-- EXPLORE THE MATERIAL --
1) Reproduce the portion of the Gaussian mixture sine-curve page starting with "Gaussian Mixture Model" and going on through "the GMM class.", character for character.
2) Carry the Gaussian mixture sine-curve page forward from the point where it stops, writing the next part of it.

-- TEXT PROVIDED --
=== Begin Enclosure ===

Gaussian Mixture Model Sine Curve

This example highlights the advantages of the Dirichlet Process: complexity control and dealing with sparse data. The dataset is formed by 100 points loosely spaced following a noisy sine curve. The fit by the GMM class, using the expectation-maximization algorithm to fit a mixture of 10 Gaussian components, finds too-small components and very little structure. The fits by the Dirichlet process, however, show that the model can either learn a global structure for the data (small alpha) or easily interpolate to finding relevant local structure (large alpha), never falling into the problems shown by the GMM class.

../../_images/plot_gmm_sin_001.png

Python source code: plot_gmm_sin.py


import itertools

import numpy as np
from scipy import linalg
import matplotlib.pyplot as plt
import matplotlib as mpl

from sklearn import mixture
from sklearn.externals.six.moves import xrange

# Number of samples per component
n_samples = 100

# Generate random sample following a sine curve
np.random.seed(0)
X = np.zeros((n_samples, 2))
step = 4 * np.pi / n_samples

for i in xrange(X.shape[0]):
    x = i * step - 6
    X[i, 0] = x + np.random.normal(0, 0.1)

=== End Enclosure ===

-- DATA PROVIDED --
=== Begin Enclosure ===

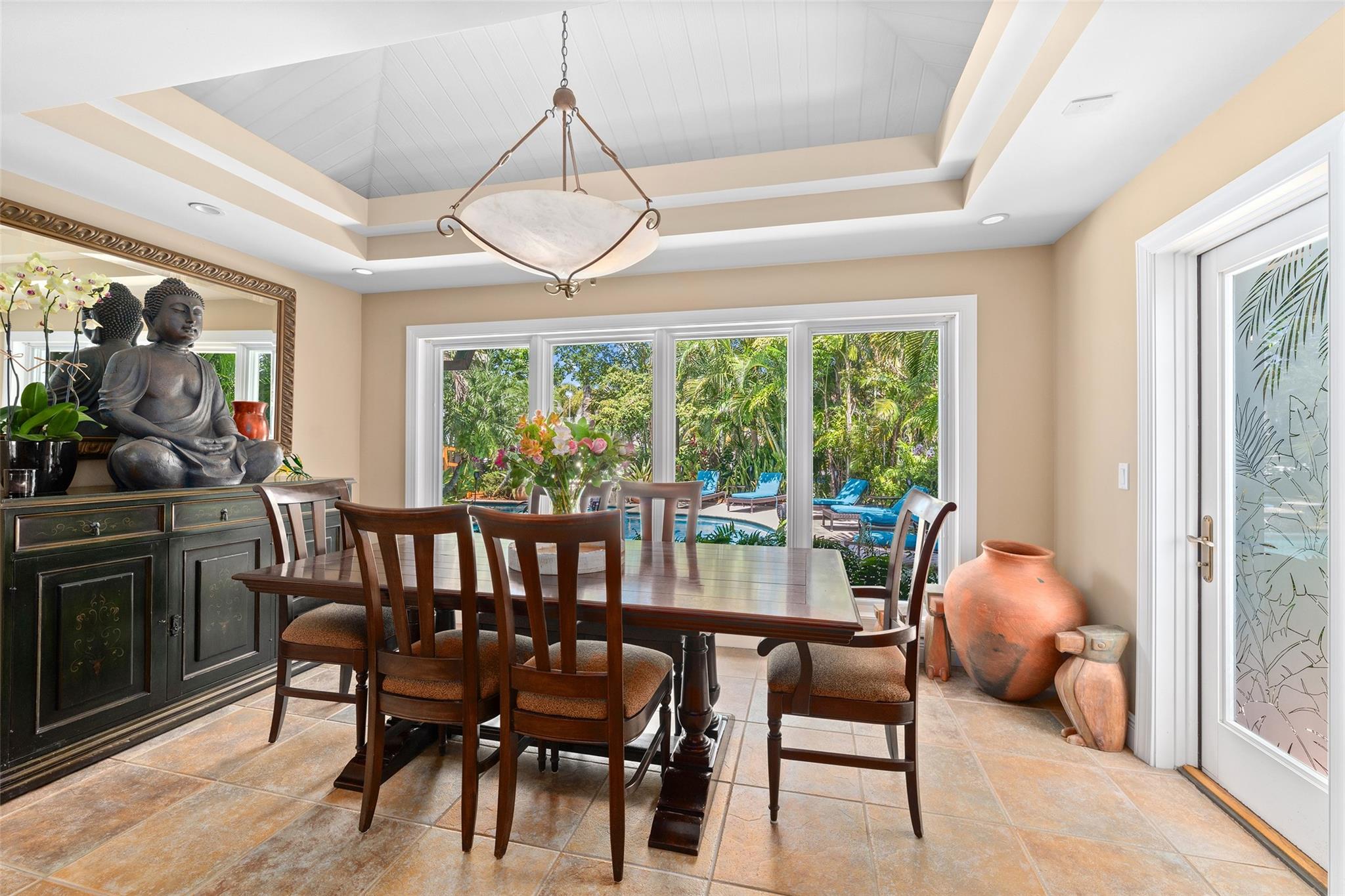 Sea Island - Residential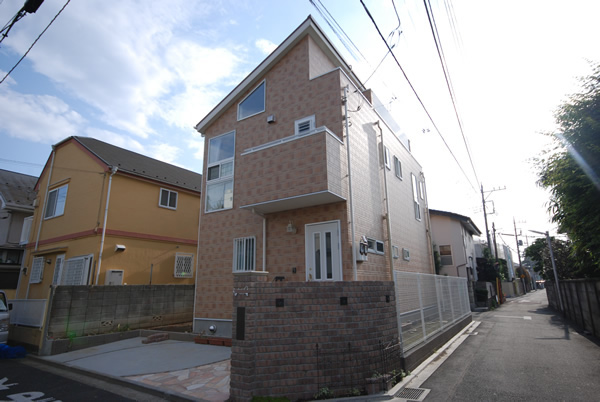 おしゃれな外構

=== End Enclosure ===

-- ANSWERS IN ORDER --
1)
Gaussian Mixture Model Sine Curve

This example highlights the advantages of the Dirichlet Process: complexity control and dealing with sparse data. The dataset is formed by 100 points loosely spaced following a noisy sine curve. The fit by the GMM class, using the expectation-maximization algorithm to fit a mixture of 10 Gaussian components, finds too-small components and very little structure. The fits by the Dirichlet process, however, show that the model can either learn a global structure for the data (small alpha) or easily interpolate to finding relevant local structure (large alpha), never falling into the problems shown by the GMM class.

2)
    X[i, 1] = 3 * (np.sin(x) + np.random.normal(0, .2))


color_iter = itertools.cycle(['r', 'g', 'b', 'c', 'm'])


for i, (clf, title) in enumerate([
        (mixture.GMM(n_components=10, covariance_type='full', n_iter=100),
         "Expectation-maximization"),
        (mixture.DPGMM(n_components=10, covariance_type='full', alpha=0.01,
                       n_iter=100),
         "Dirichlet Process,alpha=0.01"),
        (mixture.DPGMM(n_components=10, covariance_type='diag', alpha=100.,
                       n_iter=100),
         "Dirichlet Process,alpha=100.")]):

    clf.fit(X)
    splot = plt.subplot(3, 1, 1 + i)
    Y_ = clf.predict(X)
    for i, (mean, covar, color) in enumerate(zip(
            clf.means_, clf._get_covars(), color_iter)):
        v, w = linalg.eigh(covar)
        u = w[0] / linalg.norm(w[0])
        # as the DP will not use every component it has access to
        # unless it needs it, we shouldn't plot the redundant
        # components.
        if not np.any(Y_ == i):
            continue
        plt.scatter(X[Y_ == i, 0], X[Y_ == i, 1], .8, color=color)

        # Plot an ellipse to show the Gaussian component
        angle = np.arctan(u[1] / u[0])
        angle = 180 * angle / np.pi  # convert to degrees
        ell = mpl.patches.Ellipse(mean, v[0], v[1], 180 + angle, color=color)
        ell.set_clip_box(splot.bbox)
        ell.set_alpha(0.5)
        splot.add_artist(ell)

    plt.xlim(-6, 4 * np.pi - 6)
    plt.ylim(-5, 5)
    plt.title(title)
    plt.xticks(())
    plt.yticks(())

plt.show()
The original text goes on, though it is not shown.